◆ **What you should do**:
Work out how many lines in the material beneath contain "tailed". Give only that number.

◆ **Supplied records**:
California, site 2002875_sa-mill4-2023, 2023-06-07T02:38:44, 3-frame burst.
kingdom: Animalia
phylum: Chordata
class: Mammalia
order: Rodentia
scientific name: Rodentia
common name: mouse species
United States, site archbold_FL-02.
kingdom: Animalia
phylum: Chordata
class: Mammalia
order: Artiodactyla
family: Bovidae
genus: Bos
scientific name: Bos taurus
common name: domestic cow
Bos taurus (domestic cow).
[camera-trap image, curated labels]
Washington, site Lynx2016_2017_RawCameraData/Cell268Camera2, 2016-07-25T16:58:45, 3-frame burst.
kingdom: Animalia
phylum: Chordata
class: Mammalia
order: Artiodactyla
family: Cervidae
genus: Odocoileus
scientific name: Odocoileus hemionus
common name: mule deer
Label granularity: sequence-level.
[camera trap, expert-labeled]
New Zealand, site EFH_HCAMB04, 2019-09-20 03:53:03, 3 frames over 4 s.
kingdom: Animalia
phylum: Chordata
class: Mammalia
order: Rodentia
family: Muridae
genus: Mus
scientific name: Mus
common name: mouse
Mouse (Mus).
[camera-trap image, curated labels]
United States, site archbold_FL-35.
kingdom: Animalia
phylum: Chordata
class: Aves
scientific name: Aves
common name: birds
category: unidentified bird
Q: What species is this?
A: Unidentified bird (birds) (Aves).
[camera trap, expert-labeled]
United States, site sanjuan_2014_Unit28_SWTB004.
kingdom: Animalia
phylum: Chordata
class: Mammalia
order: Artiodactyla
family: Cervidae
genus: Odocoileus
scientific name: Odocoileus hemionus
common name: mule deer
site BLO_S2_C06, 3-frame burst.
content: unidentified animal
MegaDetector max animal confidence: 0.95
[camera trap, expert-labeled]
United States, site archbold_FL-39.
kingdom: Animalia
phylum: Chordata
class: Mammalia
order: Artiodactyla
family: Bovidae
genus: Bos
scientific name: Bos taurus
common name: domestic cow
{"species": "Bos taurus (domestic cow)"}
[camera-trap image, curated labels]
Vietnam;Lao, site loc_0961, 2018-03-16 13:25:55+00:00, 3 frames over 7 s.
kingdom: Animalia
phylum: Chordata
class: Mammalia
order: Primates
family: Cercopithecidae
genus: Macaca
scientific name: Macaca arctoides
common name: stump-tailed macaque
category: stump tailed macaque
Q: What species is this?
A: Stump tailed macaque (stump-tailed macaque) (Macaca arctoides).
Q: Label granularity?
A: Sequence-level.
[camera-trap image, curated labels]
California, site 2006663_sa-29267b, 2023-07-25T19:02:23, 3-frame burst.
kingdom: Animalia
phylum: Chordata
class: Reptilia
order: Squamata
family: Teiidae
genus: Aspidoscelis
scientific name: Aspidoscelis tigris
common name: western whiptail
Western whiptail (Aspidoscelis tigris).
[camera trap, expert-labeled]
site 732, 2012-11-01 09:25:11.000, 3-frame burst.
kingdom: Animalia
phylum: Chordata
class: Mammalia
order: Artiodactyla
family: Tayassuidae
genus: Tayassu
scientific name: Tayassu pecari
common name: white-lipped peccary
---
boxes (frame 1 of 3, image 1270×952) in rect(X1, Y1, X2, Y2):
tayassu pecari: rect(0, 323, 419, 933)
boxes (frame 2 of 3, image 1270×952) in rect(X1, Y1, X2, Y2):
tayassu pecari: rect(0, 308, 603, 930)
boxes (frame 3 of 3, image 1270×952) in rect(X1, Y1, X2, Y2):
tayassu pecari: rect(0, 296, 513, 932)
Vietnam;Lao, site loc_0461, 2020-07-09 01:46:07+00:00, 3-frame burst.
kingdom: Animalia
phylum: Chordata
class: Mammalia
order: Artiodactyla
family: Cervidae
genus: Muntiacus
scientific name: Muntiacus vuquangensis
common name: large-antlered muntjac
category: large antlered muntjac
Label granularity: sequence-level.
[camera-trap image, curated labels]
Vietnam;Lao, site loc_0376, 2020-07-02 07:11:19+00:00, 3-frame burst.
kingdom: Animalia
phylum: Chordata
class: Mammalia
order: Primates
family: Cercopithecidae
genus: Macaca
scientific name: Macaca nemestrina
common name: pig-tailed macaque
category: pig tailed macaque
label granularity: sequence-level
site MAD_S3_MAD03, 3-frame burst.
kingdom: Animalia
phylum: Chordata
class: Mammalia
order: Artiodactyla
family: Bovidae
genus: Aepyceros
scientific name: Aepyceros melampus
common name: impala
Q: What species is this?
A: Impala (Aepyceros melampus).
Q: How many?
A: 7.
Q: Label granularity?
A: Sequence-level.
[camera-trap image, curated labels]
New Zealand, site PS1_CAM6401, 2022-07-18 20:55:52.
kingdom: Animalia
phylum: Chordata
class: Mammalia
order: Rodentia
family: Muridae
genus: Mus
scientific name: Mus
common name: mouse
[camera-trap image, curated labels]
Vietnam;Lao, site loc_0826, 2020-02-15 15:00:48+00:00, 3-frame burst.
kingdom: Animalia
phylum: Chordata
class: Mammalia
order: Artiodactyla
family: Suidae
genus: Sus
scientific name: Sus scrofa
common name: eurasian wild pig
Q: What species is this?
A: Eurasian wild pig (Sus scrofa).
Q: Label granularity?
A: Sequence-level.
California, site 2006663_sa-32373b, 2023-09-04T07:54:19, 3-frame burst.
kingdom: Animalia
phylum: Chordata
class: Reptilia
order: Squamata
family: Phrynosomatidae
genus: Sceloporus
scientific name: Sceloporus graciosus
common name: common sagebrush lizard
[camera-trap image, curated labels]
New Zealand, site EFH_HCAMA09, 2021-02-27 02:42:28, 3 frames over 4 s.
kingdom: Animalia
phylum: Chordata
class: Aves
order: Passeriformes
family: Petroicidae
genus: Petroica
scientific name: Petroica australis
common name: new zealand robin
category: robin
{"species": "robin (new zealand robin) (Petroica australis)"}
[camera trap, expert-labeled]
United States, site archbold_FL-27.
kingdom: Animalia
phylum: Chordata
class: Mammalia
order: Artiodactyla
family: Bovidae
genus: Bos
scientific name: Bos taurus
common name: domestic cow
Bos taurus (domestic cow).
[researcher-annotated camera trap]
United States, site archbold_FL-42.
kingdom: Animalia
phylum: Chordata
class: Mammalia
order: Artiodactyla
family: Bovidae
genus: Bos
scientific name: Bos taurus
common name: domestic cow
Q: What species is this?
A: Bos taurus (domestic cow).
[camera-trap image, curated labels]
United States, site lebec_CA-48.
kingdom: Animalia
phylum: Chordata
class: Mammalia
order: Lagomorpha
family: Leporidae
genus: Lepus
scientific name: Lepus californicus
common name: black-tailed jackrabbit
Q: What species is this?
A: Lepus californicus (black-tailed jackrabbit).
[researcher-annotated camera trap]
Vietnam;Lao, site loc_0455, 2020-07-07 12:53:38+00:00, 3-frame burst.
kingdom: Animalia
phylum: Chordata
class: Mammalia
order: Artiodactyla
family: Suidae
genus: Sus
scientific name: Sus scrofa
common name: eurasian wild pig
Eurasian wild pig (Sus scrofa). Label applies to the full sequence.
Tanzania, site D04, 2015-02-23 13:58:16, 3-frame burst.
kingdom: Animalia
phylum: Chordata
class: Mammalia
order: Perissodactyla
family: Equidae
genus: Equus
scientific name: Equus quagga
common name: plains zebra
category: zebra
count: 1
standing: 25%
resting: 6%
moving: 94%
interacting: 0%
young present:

◆ **Solution below**:
7